RESPON TANAMAN TERHADAP KEKERINGAN

        Air yang tersedia dalam tanah adalah selisih antara air yang terdapat pada kapasitas lapang dan titik layu permanen.  Diatas kapasitas lapang air akan meresap ke bawah atau menggenang, sehingga tidak dapat dimanfaatkan oleh tanaman.  Di bawah titik layu permanen tanaman tidak mampu lagi menyerap air karena daya adhesi air dengan butir tanah terlalu kuat dibandingkan dengan daya serap tanaman.  Cekaman kekeringan pada tanaman disebabkan oleh kekurangan suplai air di  daerah perakaran dan permintaan air yang berlebihan oleh daun dalam kondisi laju evapotranspirasi melebihi laju absorbsi air oleh akar tanaman.  Serapan air oleh akar tanaman dipengaruhi oleh laju transpirasi, sistem perakaran, dan ketersediaan air tanah (Lakitan, 1996).
            Respon tanaman yang mengalami cekaman kekeringan mencakup perubahan ditingkat seluler dan molekuler seperti perubahan pada pertumbuhan tanaman, volume sel menjadi lebih kecil, penurunan luas daun, daun menjadi tebal, adanya rambut pada daun, peningakatan ratio akar-tajuk, sensitivitas stomata, penurunan laju fotosintesis, perubahan metabolisme karbon dan nitrogen, perubahan produksi aktivitas enzim dan hormon, serta pe-rubahan ekspresi gen (Kramer, 1980; Pennypacker Pugnaire, Serrano dan Pardos, 1990; Mullet dan Whissit, 1996; Navari-Izzo dan Rascio, 1999; Pugnaire  et al, 1999).

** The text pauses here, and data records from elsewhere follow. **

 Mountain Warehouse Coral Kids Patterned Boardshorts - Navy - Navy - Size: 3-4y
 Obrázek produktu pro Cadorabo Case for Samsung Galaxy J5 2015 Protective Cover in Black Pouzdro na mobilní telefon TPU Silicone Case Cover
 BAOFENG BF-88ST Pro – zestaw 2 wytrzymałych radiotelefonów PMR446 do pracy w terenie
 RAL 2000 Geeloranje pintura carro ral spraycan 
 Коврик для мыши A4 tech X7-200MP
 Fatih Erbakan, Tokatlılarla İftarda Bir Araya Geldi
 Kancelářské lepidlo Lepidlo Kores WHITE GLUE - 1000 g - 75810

            Secara umum tanaman akan menunjukkan respon tertentu bila mengalami cekaman kekeringan.  Respon tanaman terhadap stres air sangat ditentukan oleh tingkat stres yang dialami dan fase pertumbuhan tanaman saat mengalami cekaman.  Bila tanaman dihadapkan pada kondisi kering terdapat dua macam tanggapan yang dapat memperbaiki  status air, yaitu (1) tanaman mengubah distribusi asimilat baru  untuk mendukung pertumbuhan akar  dengan mengorbankan tajuk, sehingga dapat meningkatkan kapasitas akar menyerap air serta menghambat pemekaran daun untuk mengurangi transpirasi; (2) tanaman akan mengatur derajat pembukaan stomata untuk menghambat kehilangan air lewat transpirasi (Mansfield dan Atkinson, 1990).

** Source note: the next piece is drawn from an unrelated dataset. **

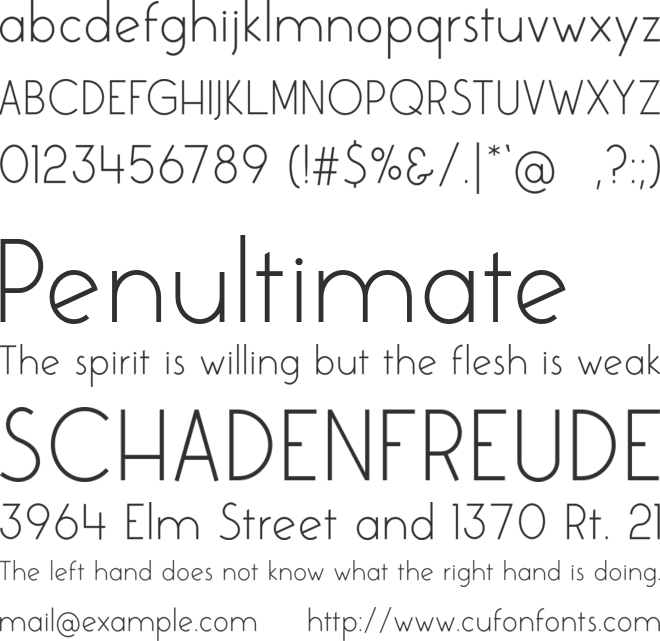 Colombia font preview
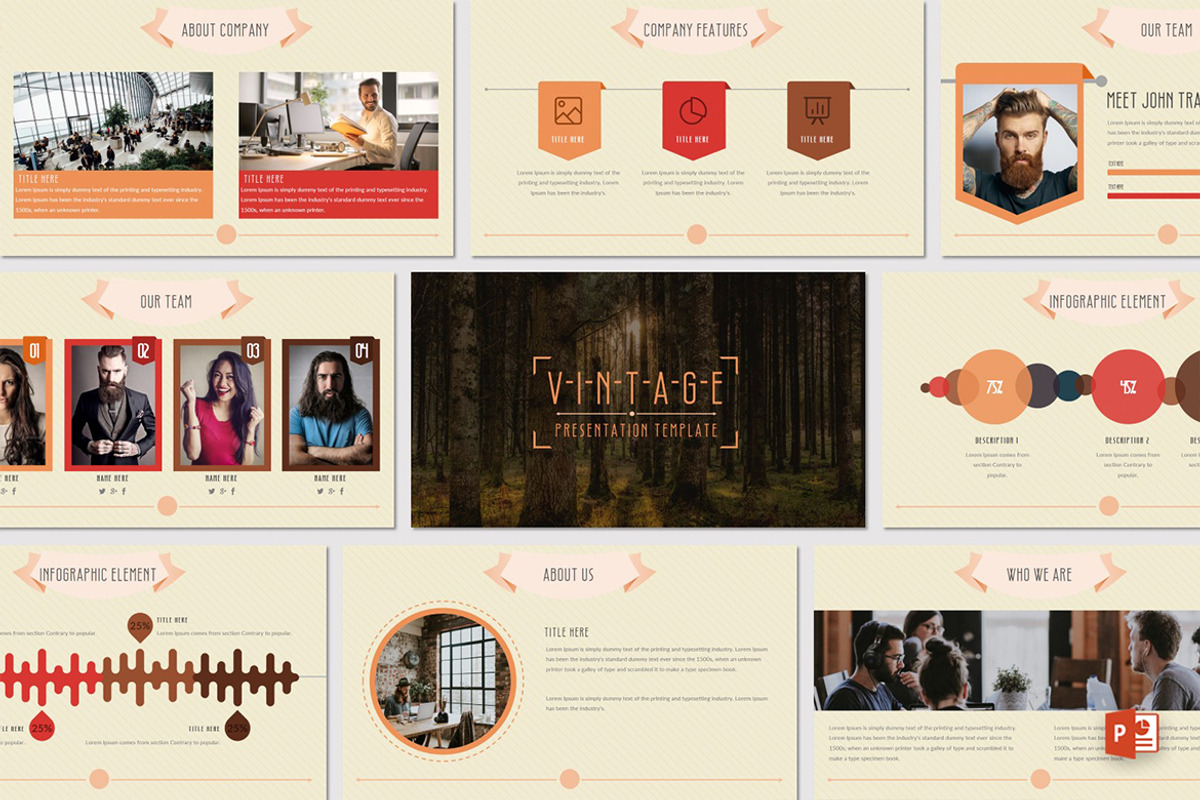 VINTAGE - Powerpoint Template, a Presentation Template by inspirasign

            Menurut Pugnaire et al (1999), bergantung responnya terhadap kekeringan, tanaman dapat diklasifikasikan menjadi (1) tanaman yang menghindari kekeringan (drought avoiders) dan (2) tanaman yang mentoleransi kekeringan (drought tolerators).  Tanaman yang menghindari kekeringan membatasi aktivitasnya pada periode air tersedia atau akuisisi air maksimum antara lain dengan meningkatkan jumlah akar dan modifikasi struktur dan posisi daun.  Tanaman yang mentoleransi kekeringan mencakup penundaan dehidrasi atau mentoleransi dehidrasi.  Penundaan dehidrasi mencakup peningkatan sensitivitas stomata dan perbedaan jalur fotosintesis, sedangkan toleransi dehidrasi mencakup penyesuaian osmotik.
            Senyawa biokimia yang dihasilkan tanaman sebagai respon terhadap kekeringan dan berperan dalam penyesuaian osmotik bervariasi, antara lain gula-gula, asam amino, dan senyawa terlarut yang kompatibel (Ingram dan Bartels, 1996; Nguyen, Babu dan Blum, 1997).  Senyawa osmotik yang banyak dipelajari pada toleransi tanaman terhadap kekeringan antara lain prolin, asam absisik, protein dehidrin, total gula, pati, sorbitol, vitamin C, asam organik, aspargin, glisin-betain, serta superoksida dismutase dan K+ yang bertujuan untuk menurunkan potensial osmotik sel tanpa membatasi fungsi enzim (Venekamp, 1989; Gosset et al., 1994;  Santos-Diaz dan Ochoa-Alejo, 1994; Savin dan Nicolas, 1996; Close, 1997; Notle Hanson dan Gage, 1997; Yoshiba et al., 1997;  Yakushiji, Morinaga dan Nonami, 1998; Zushi dan Matsuzoe, 1998; dan Xiong, Ishitani dan Zhu, 1999).  Menurut Amthor dan McCree (1990) peningkatan alokasi relatif substrat yang tersedia ke akar yang selanjutnya menyebabkan produksi daun menurun, merupakan salah satu akibat perubahan konsentrasi antar bagian dalam sistem metabolisme tanaman yang mengalami cekaman air.  Peristiwa tersebut sering diinterpretasikan sebagai mekanisme adaptasi terhadap kondisi langka air.